• _DATA SHOWN_:
┌────────

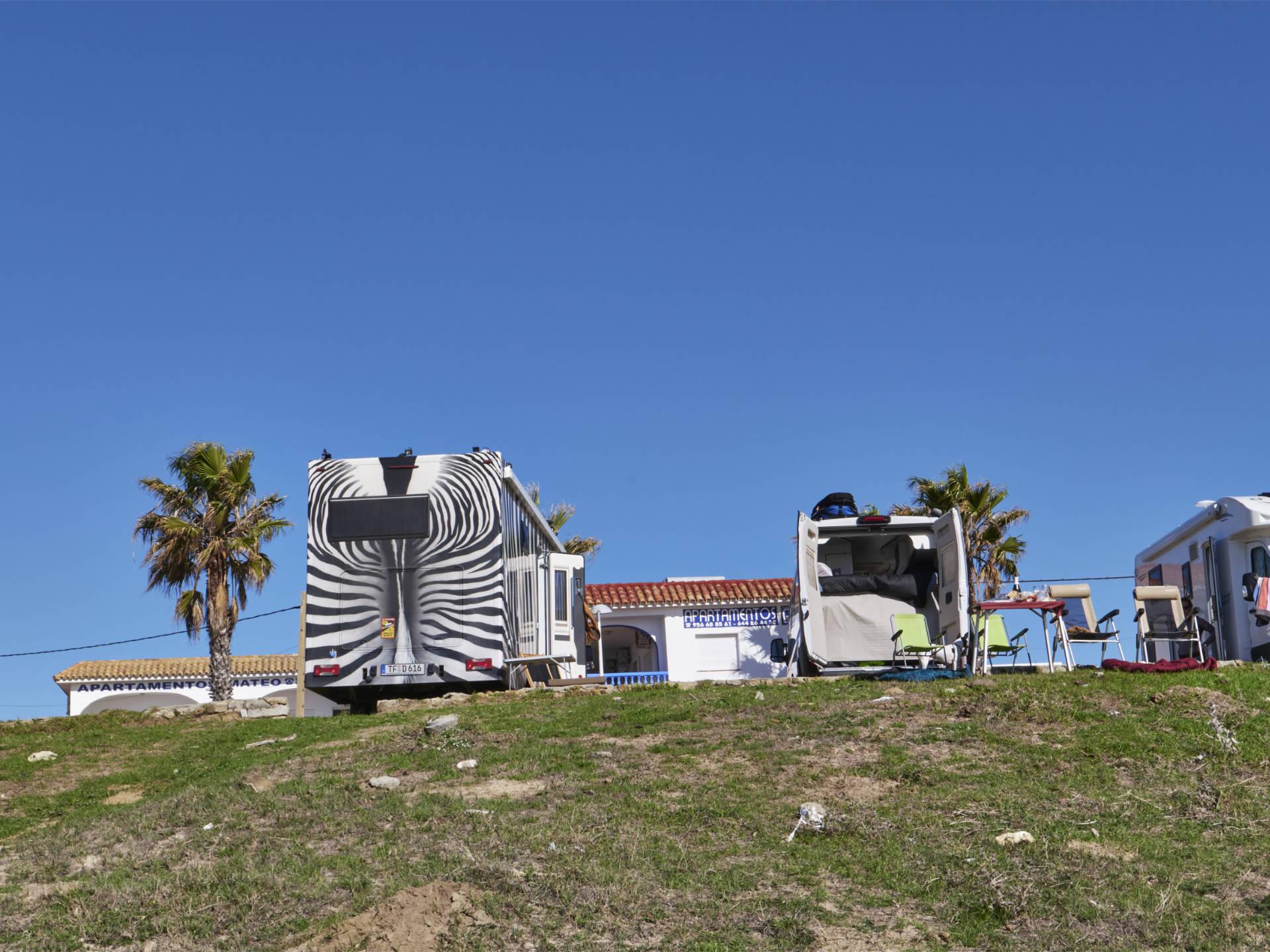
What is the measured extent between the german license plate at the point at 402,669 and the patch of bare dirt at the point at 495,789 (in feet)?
21.4

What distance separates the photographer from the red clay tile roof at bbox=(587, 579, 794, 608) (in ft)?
108

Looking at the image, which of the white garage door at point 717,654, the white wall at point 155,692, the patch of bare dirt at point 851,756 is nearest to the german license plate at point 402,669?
the patch of bare dirt at point 851,756

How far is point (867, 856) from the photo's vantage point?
7219 millimetres

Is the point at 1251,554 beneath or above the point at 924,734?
above

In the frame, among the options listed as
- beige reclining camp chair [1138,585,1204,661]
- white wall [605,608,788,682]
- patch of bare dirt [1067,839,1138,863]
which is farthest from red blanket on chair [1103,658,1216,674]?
white wall [605,608,788,682]

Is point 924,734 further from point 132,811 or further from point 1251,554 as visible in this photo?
point 1251,554

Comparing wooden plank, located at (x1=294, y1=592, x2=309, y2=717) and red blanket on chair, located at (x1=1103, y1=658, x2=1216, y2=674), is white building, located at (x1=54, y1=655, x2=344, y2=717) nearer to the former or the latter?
wooden plank, located at (x1=294, y1=592, x2=309, y2=717)

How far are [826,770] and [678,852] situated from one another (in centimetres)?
225

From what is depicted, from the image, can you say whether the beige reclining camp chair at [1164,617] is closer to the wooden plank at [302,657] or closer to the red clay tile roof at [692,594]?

└────────

• _AIM OF THE EXERCISE_: Convert every line of the records above into a numbered list, omitting the pictures and all blank lines.

• _TASK RESPONSE_:
1. What is the measured extent between the german license plate at the point at 402,669 and the patch of bare dirt at the point at 495,789 (in feet)?
2. 21.4
3. What distance separates the photographer from the red clay tile roof at bbox=(587, 579, 794, 608) (in ft)?
4. 108
5. Looking at the image, which of the white garage door at point 717,654, the white wall at point 155,692, the patch of bare dirt at point 851,756 is nearest to the german license plate at point 402,669?
6. the patch of bare dirt at point 851,756
7. How far is point (867, 856) from the photo's vantage point?
8. 7219 millimetres
9. Is the point at 1251,554 beneath or above the point at 924,734?
10. above
11. In the frame, among the options listed as
12. - beige reclining camp chair [1138,585,1204,661]
13. - white wall [605,608,788,682]
14. - patch of bare dirt [1067,839,1138,863]
15. which is farthest from red blanket on chair [1103,658,1216,674]?
16. white wall [605,608,788,682]
17. Is point 924,734 further from point 132,811 or further from point 1251,554 as visible in this photo?
18. point 1251,554
19. Comparing wooden plank, located at (x1=294, y1=592, x2=309, y2=717) and red blanket on chair, located at (x1=1103, y1=658, x2=1216, y2=674), is white building, located at (x1=54, y1=655, x2=344, y2=717) nearer to the former or the latter?
20. wooden plank, located at (x1=294, y1=592, x2=309, y2=717)
21. How far are [826,770] and [678,852] situated from one another (in centimetres)?
22. 225
23. From what is depicted, from the image, can you say whether the beige reclining camp chair at [1164,617] is closer to the wooden plank at [302,657] or closer to the red clay tile roof at [692,594]?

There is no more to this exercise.